From DISCOVER Magazine, February 1994, p. 17: Pioneering Rodent Between 80 million years a
From DISCOVER Magazine, February 1994, p. 17:
Pioneering Rodent
Between 80 million years ago, when South America split
apart from Africa, and 3.5 million years ago, when the
Isthmus of Panama emerged from the sea, South America was an
island unto itself. This period of quarantine enabled the
continent to evolve a bizarre menagerie of marsupials,
sloths, anteaters, and hoofed mammals that were unlike
mammals found anywhere else in the world. (A similar
evolutionary freak show occurred in Australia.) But South
America was not completely isolate: it was invaded by
rodents and monkeys sometime before 25 million years ago,
when those animals first appear in the South American fossil
record. The invaders came from either Africa or North
America, both of which were already populated by rodents and
primates. But which continent they came from has been the
subject of a contentious debate among paleontologists.
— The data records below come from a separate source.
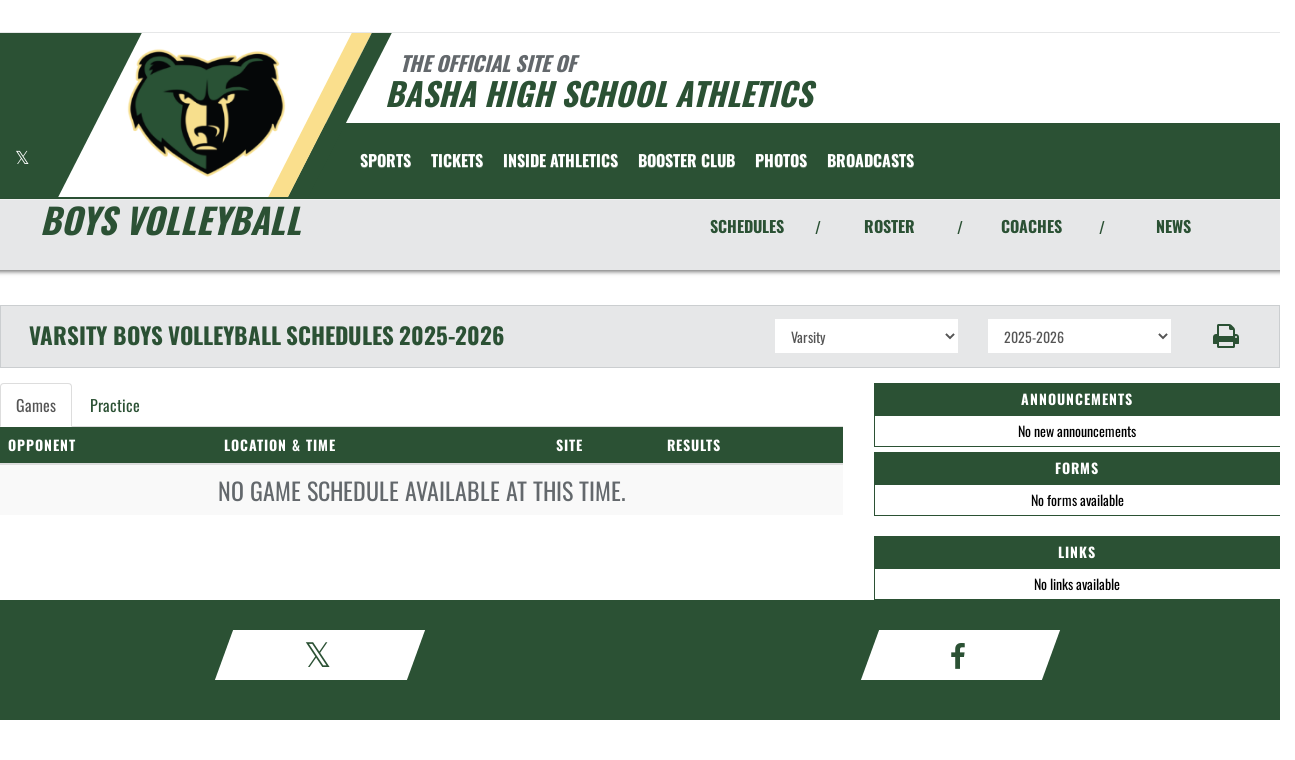

--- FILE ---
content_type: text/html; charset=utf-8
request_url: https://www.google.com/recaptcha/api2/aframe
body_size: 269
content:
<!DOCTYPE HTML><html><head><meta http-equiv="content-type" content="text/html; charset=UTF-8"></head><body><script nonce="URoZQtTL6zGDOwIKf0QZdw">/** Anti-fraud and anti-abuse applications only. See google.com/recaptcha */ try{var clients={'sodar':'https://pagead2.googlesyndication.com/pagead/sodar?'};window.addEventListener("message",function(a){try{if(a.source===window.parent){var b=JSON.parse(a.data);var c=clients[b['id']];if(c){var d=document.createElement('img');d.src=c+b['params']+'&rc='+(localStorage.getItem("rc::a")?sessionStorage.getItem("rc::b"):"");window.document.body.appendChild(d);sessionStorage.setItem("rc::e",parseInt(sessionStorage.getItem("rc::e")||0)+1);localStorage.setItem("rc::h",'1770093481157');}}}catch(b){}});window.parent.postMessage("_grecaptcha_ready", "*");}catch(b){}</script></body></html>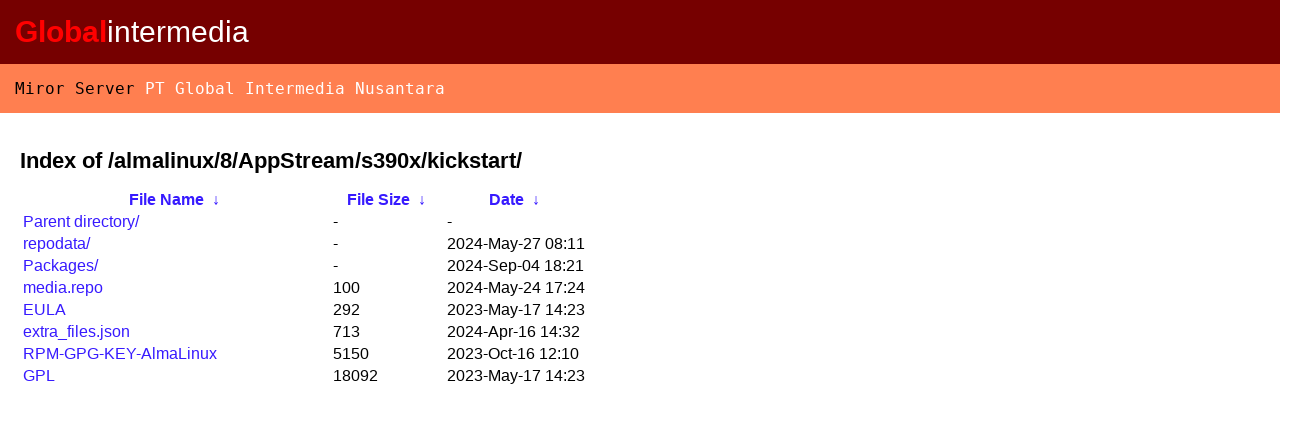

--- FILE ---
content_type: text/html
request_url: https://mirror.gi.co.id/almalinux/8/AppStream/s390x/kickstart/?C=S&O=A
body_size: 872
content:
<!DOCTYPE html><html><head><title>Mirror Server PT Global Intermedia Nusantara</title>
<style type="text/css">
body {font-family: Arial,Helvetica Neue,Helvetica,sans-serif; margin: 0px;}
h1 {font-size: 22px;}
.header {padding: 15px;width: 100%;background: #760000;font-size: 30px;}
.subheader {font-family: monaco,Consolas,Lucida Console,monospace; width: 100%;background: coral;padding: 15px;}
.subheader a {color: white;text-decoration: none;}
.header .global{color: red;font-weight: bold;}
.header .intermedia{color: white;}
.content {padding: 20px;}
.content a {color: #371aff;text-decoration: none;}</style>
</head><body><div class="header"><span class="global">Global</span><span class="intermedia">intermedia</span></div>
<div class="subheader"><span>Miror Server <a href="https://www.gi.co.id" target="_blank">PT Global Intermedia Nusantara</a></span></div><div class="content"><h1>Index of 
/almalinux/8/AppStream/s390x/kickstart/</h1>
<table id="list"><thead><tr><th style="width:55%"><a href="?C=N&O=A">File Name</a>&nbsp;<a href="?C=N&O=D">&nbsp;&darr;&nbsp;</a></th><th style="width:20%"><a href="?C=S&O=A">File Size</a>&nbsp;<a href="?C=S&O=D">&nbsp;&darr;&nbsp;</a></th><th style="width:25%"><a href="?C=M&O=A">Date</a>&nbsp;<a href="?C=M&O=D">&nbsp;&darr;&nbsp;</a></th></tr></thead>
<tbody><tr><td><a href="../?C=S&amp;O=A">Parent directory/</a></td><td>-</td><td>-</td></tr><tr><td><a href="repodata/?C=S&amp;O=A" title="repodata">repodata/</a></td><td>-</td><td>2024-May-27 08:11</td></tr>
<tr><td><a href="Packages/?C=S&amp;O=A" title="Packages">Packages/</a></td><td>-</td><td>2024-Sep-04 18:21</td></tr>
<tr><td><a href="media.repo" title="media.repo">media.repo</a></td><td>                100</td><td>2024-May-24 17:24</td></tr>
<tr><td><a href="EULA" title="EULA">EULA</a></td><td>                292</td><td>2023-May-17 14:23</td></tr>
<tr><td><a href="extra_files.json" title="extra_files.json">extra_files.json</a></td><td>                713</td><td>2024-Apr-16 14:32</td></tr>
<tr><td><a href="RPM-GPG-KEY-AlmaLinux" title="RPM-GPG-KEY-AlmaLinux">RPM-GPG-KEY-AlmaLinux</a></td><td>               5150</td><td>2023-Oct-16 12:10</td></tr>
<tr><td><a href="GPL" title="GPL">GPL</a></td><td>              18092</td><td>2023-May-17 14:23</td></tr>
</tbody></table></div></body></html>
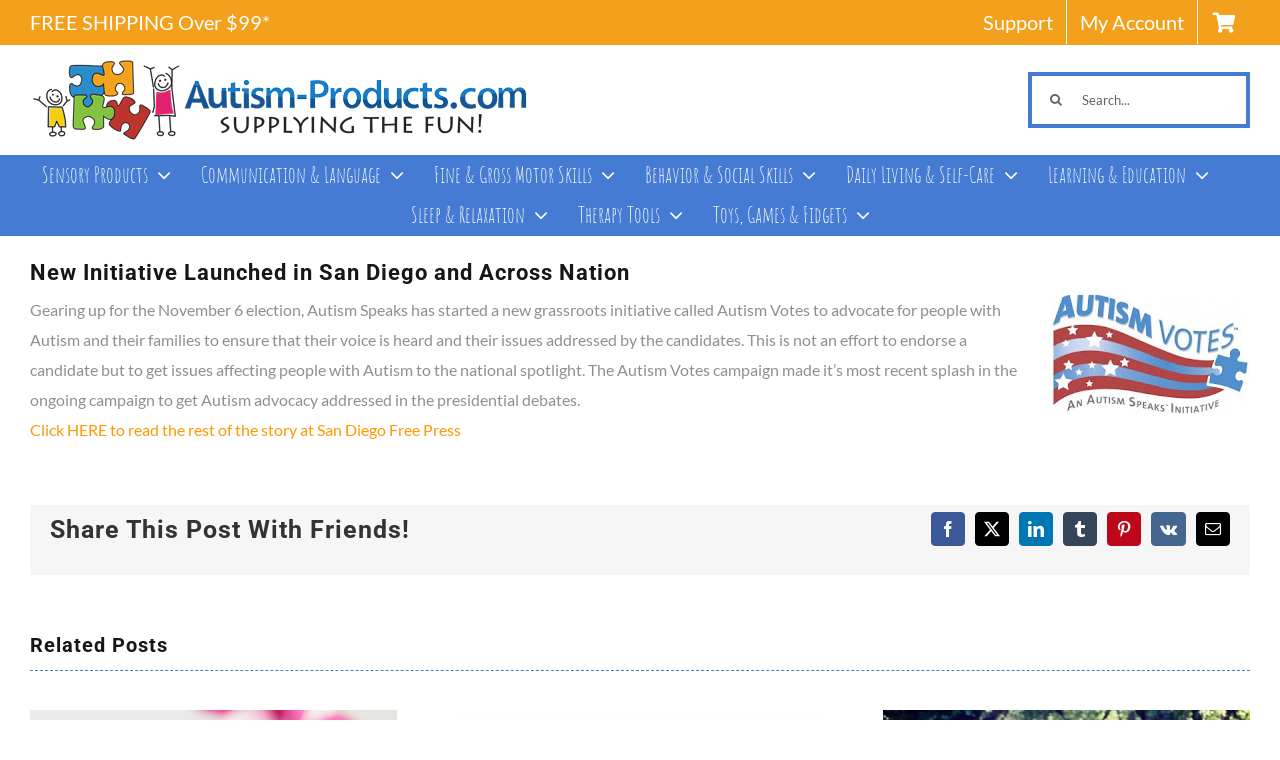

--- FILE ---
content_type: application/javascript
request_url: https://www.autism-products.com/wp-content/cache/min/1/wp-content/plugins/woocommerce-brand/js/tooltip/jquery.tipsy.js?ver=1768309446
body_size: 1432
content:
(function($){function maybeCall(thing,ctx){return(typeof thing=='function')?(thing.call(ctx)):thing};function isElementInDOM(ele){while(ele=ele.parentNode){if(ele==document)return!0}
return!1};function Tipsy(element,options){this.$element=$(element);this.options=options;this.enabled=!0;this.fixTitle()};Tipsy.prototype={show:function(){var title=this.getTitle();if(title&&this.enabled){var $tip=this.tip();$tip.find('.wt-tipsy-inner')[this.options.html?'html':'text'](title);$tip[0].className='wt-tipsy';$tip.remove().css({top:0,left:0,visibility:'hidden',display:'block'}).prependTo(document.body);var pos=$.extend({},this.$element.offset(),{width:this.$element[0].offsetWidth,height:this.$element[0].offsetHeight});var actualWidth=$tip[0].offsetWidth,actualHeight=$tip[0].offsetHeight,gravity=maybeCall(this.options.gravity,this.$element[0]);var tp;switch(gravity.charAt(0)){case 'n':tp={top:pos.top+pos.height+this.options.offset,left:pos.left+pos.width/2-actualWidth/2};break;case 's':tp={top:pos.top-actualHeight-this.options.offset,left:pos.left+pos.width/2-actualWidth/2};break;case 'e':tp={top:pos.top+pos.height/2-actualHeight/2,left:pos.left-actualWidth-this.options.offset};break;case 'w':tp={top:pos.top+pos.height/2-actualHeight/2,left:pos.left+pos.width+this.options.offset};break}
if(gravity.length==2){if(gravity.charAt(1)=='w'){tp.left=pos.left+pos.width/2-15}else{tp.left=pos.left+pos.width/2-actualWidth+15}}
$tip.css(tp).addClass('wt-tipsy-'+gravity);$tip.find('.wt-tipsy-arrow')[0].className='wt-tipsy-arrow wt-tipsy-arrow-'+gravity.charAt(0);if(this.options.className){$tip.addClass(maybeCall(this.options.className,this.$element[0]))}
if(this.options.fade){$tip.stop().css({opacity:0,display:'block',visibility:'visible'}).animate({opacity:this.options.opacity})}else{$tip.css({visibility:'visible',opacity:this.options.opacity})}}},hide:function(){if(this.options.fade){this.tip().stop().fadeOut(function(){$(this).remove()})}else{this.tip().remove()}},fixTitle:function(){var $e=this.$element;if($e.attr('title')||typeof($e.attr('original-title'))!='string'){$e.attr('original-title',$e.attr('title')||'').removeAttr('title')}},getTitle:function(){var title,$e=this.$element,o=this.options;this.fixTitle();var title,o=this.options;if(typeof o.title=='string'){title=$e.attr(o.title=='title'?'original-title':o.title)}else if(typeof o.title=='function'){title=o.title.call($e[0])}
title=(''+title).replace(/(^\s*|\s*$)/,"");return title||o.fallback},tip:function(){if(!this.$tip){this.$tip=$('<div class="wt-tipsy"></div>').html('<div class="wt-tipsy-arrow"></div><div class="wt-tipsy-inner"></div>');this.$tip.data('wt-tipsy-pointee',this.$element[0])}
return this.$tip},validate:function(){if(!this.$element[0].parentNode){this.hide();this.$element=null;this.options=null}},enable:function(){this.enabled=!0},disable:function(){this.enabled=!1},toggleEnabled:function(){this.enabled=!this.enabled}};$.fn.tipsy=function(options){if(options===!0){return this.data('wt-tipsy')}else if(typeof options=='string'){var tipsy=this.data('wt-tipsy');if(tipsy)tipsy[options]();return this}
options=$.extend({},$.fn.tipsy.defaults,options);function get(ele){var tipsy=$.data(ele,'wt-tipsy');if(!tipsy){tipsy=new Tipsy(ele,$.fn.tipsy.elementOptions(ele,options));$.data(ele,'wt-tipsy',tipsy)}
return tipsy}
function enter(){var tipsy=get(this);tipsy.hoverState='in';if(options.delayIn==0){tipsy.show()}else{tipsy.fixTitle();setTimeout(function(){if(tipsy.hoverState=='in')tipsy.show()},options.delayIn)}};function leave(){var tipsy=get(this);tipsy.hoverState='out';if(options.delayOut==0){tipsy.hide()}else{setTimeout(function(){if(tipsy.hoverState=='out')tipsy.hide()},options.delayOut)}};if(!options.live)this.each(function(){get(this)});if(options.trigger!='manual'){var binder=options.live?'live':'bind',eventIn=options.trigger=='hover'?'mouseenter':'focus',eventOut=options.trigger=='hover'?'mouseleave':'blur';this[binder](eventIn,enter)[binder](eventOut,leave)}
return this};$.fn.tipsy.defaults={className:null,delayIn:0,delayOut:0,fade:!1,fallback:'',gravity:'n',html:!1,live:!1,offset:0,opacity:0.8,title:'title',trigger:'hover'};$.fn.tipsy.revalidate=function(){$('.wt-tipsy').each(function(){var pointee=$.data(this,'wt-tipsy-pointee');if(!pointee||!isElementInDOM(pointee)){$(this).remove()}})};$.fn.tipsy.elementOptions=function(ele,options){return $.metadata?$.extend({},options,$(ele).metadata()):options};$.fn.tipsy.autoNS=function(){return $(this).offset().top>($(document).scrollTop()+$(window).height()/2)?'s':'n'};$.fn.tipsy.autoWE=function(){return $(this).offset().left>($(document).scrollLeft()+$(window).width()/2)?'e':'w'};$.fn.tipsy.autoBounds=function(margin,prefer){return function(){var dir={ns:prefer[0],ew:(prefer.length>1?prefer[1]:!1)},boundTop=$(document).scrollTop()+margin,boundLeft=$(document).scrollLeft()+margin,$this=$(this);if($this.offset().top<boundTop)dir.ns='n';if($this.offset().left<boundLeft)dir.ew='w';if($(window).width()+$(document).scrollLeft()-$this.offset().left<margin)dir.ew='e';if($(window).height()+$(document).scrollTop()-$this.offset().top<margin)dir.ns='s';return dir.ns+(dir.ew?dir.ew:'')}}})(jQuery)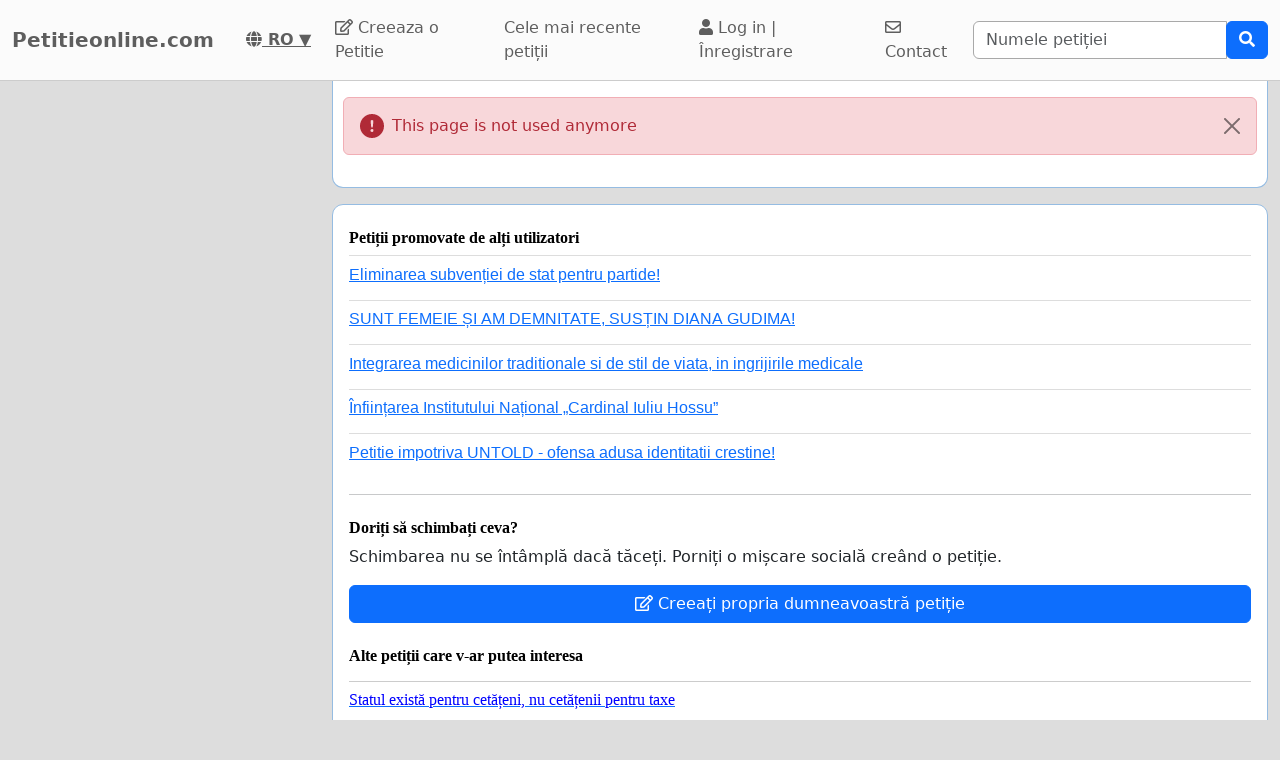

--- FILE ---
content_type: text/html; charset=utf-8
request_url: https://www.google.com/recaptcha/api2/aframe
body_size: 266
content:
<!DOCTYPE HTML><html><head><meta http-equiv="content-type" content="text/html; charset=UTF-8"></head><body><script nonce="oObbOS6A-GyL8gHMsjmeMA">/** Anti-fraud and anti-abuse applications only. See google.com/recaptcha */ try{var clients={'sodar':'https://pagead2.googlesyndication.com/pagead/sodar?'};window.addEventListener("message",function(a){try{if(a.source===window.parent){var b=JSON.parse(a.data);var c=clients[b['id']];if(c){var d=document.createElement('img');d.src=c+b['params']+'&rc='+(localStorage.getItem("rc::a")?sessionStorage.getItem("rc::b"):"");window.document.body.appendChild(d);sessionStorage.setItem("rc::e",parseInt(sessionStorage.getItem("rc::e")||0)+1);localStorage.setItem("rc::h",'1768473923479');}}}catch(b){}});window.parent.postMessage("_grecaptcha_ready", "*");}catch(b){}</script></body></html>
A recent discovery by a team of American and Chilean
researchers led by paleontologist Andre' Wyss of the
University of California at Santa Barbara may help resolve
the issue. Fueling the debate has been a huge gap in South
America's fossil record. The 25-million-year-old rodent and
monkey fossils that have been found in South America are
clearly not those of the first pioneers, because they
represetnt a great diversity of species. Yet no land
fossils at all had been found from the crucial period
between 40 and 25 million years ago, when rodents and
monkeys are thought to have arrived.
Wyss's team has begun to fill this gap. In a treasure
trove of mammal fossils in the Tinguiririca River valley of
the Chilean Andes, the researchers discovered the lower
lawbone of a 34-million-year-old rodent. Wyss thinks this
unnamed rodent was about six to eight inches long; it may
have resembled a cross between a guinea pig and a porcupine.
More important, judging from the shape of its lower
teeth, the upper molars of this oldest of South American
rodents apparently had five distinct crests. The African
rodents of the period also had five distinct crests on their
upper molars, whereas North American species had only four.
"The dentition in mammals is very distinctive," says Wyss.
"This strongly points to an African origin for South
American rodents."
Wyss says animals could have crossed the Atlantic about
40 million years ago, when it was 800 miles across at its
narrowest point--half its present width--by drifting on
floating trees or other vegetation. Volcanic islands that
have since become submerged may have served as evolutionary
way stations. And although he has no direct evidence, Wyss
thinks monkeys probably came from Africa, too. "Whatever
circumstances allowed rodents to get in," he says, "it seems
likely that monkeys took advantage of the same mechanism."